By Jill Duffy
[Jill Duffy continues her episode by episode look at Twin Peaks. For more in this series see the labels at the bottom or the toolbar on the right.]
The same horrific screaming, moaning, dull thuds, and low music that marked the murder scene from the previous episode, bring us right back to that mood of terror in this episode. We see the Palmer house at night, with a few windows lit up. But it’s really the audio reminding us of what has happened.
Then it’s morning and we are zooming out from photographs of Laura. We hear thudding again, but this time it’s just golf balls as Leland chips them from a patch of Astroturf inside his living room. When Leland looks in the mirror, he still sees Bob. His golf bag contains sheet plastic and a bloody hand and hair, so we know that Maddy’s body is inside. Leland stuffs the golf bag in the trunk of his car, lowers the top of the convertible, and drives off.

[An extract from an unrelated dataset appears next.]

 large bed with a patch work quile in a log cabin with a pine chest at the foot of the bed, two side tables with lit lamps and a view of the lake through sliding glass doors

It’s a bit weird, for a murder mystery/soap opera/nighttime TV drama for the audience to both know and not know what has happened without the detectives knowing. We know that Leland-as-Bob killed Maddy, though no one else even knows yet that she’s missing much less dead. We know, or at least very strongly suspect, that Leland-as-Bob killed Laura, too, though Cooper and Truman are on the wrong trail entirely, trying to coax a confession out of Benjamin Horne. And yet, there may be something more about Horne that we don’t know, that perhaps he was complicit in Laura’s murder in some way.

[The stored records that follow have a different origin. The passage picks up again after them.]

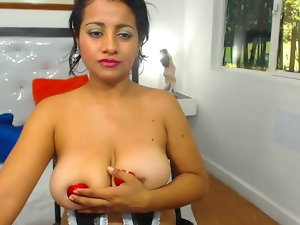 Latina plays with her extremely large tits in nip pasties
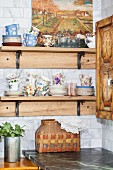 Teacups and saucers on wooden shelf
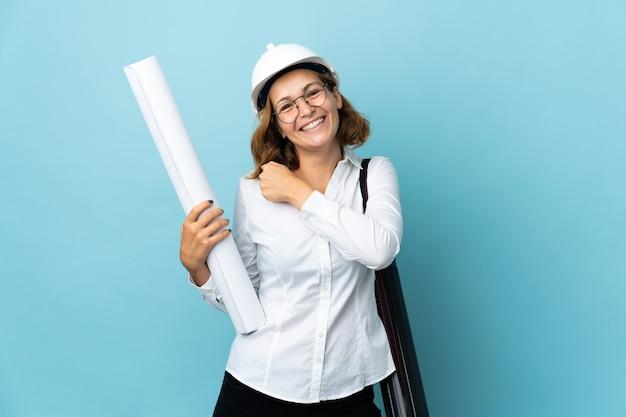Giovane donna georgiana dell'architetto con il casco e che tiene i modelli sopra fondo isolato che celebra una vittoria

If you haven’t seen the show in 20 years, since it first aired, I can absolutely see how easy it would be to wipe from memory about 60 percent of the show. It’s easy, and in fact better, to remember Leland’s sinister possessor, Maddy’s murder scene, Cooper’s foray into the other world, and the one-armed man and his cryptic poems. I can see having a moment of “Oh, yeah! I kind of remember that,” when being reminded of Lucy and Andy’s comic love story, Catherine’s feigned death and return as the stereotypical Chinese man, Pete’s quirky manner of speech, and Nadine, who has a kind of amnesia that has propelled her back 20 years so that she’s reliving things like cheerleader tryouts. But you’ve probably forgotten Norma’s mother coming to visit and how Bobby tries to blackmail Horne and Lucy’s sister, Gwen. You might have also forgotten just how explicit Lynch and Frost are in getting the viewers to understand that Bob is Leland. We see the Leland recognize Bob has himself in the mirror multiple times, and on top of that, we are told several times and in several ways that Bob killed Laura. It leaves nothing to interpretation.
This episode ends with the discovery of Maddy’s body, wrapped in plastic, just as Laura’s was. I almost think the season and series could end here.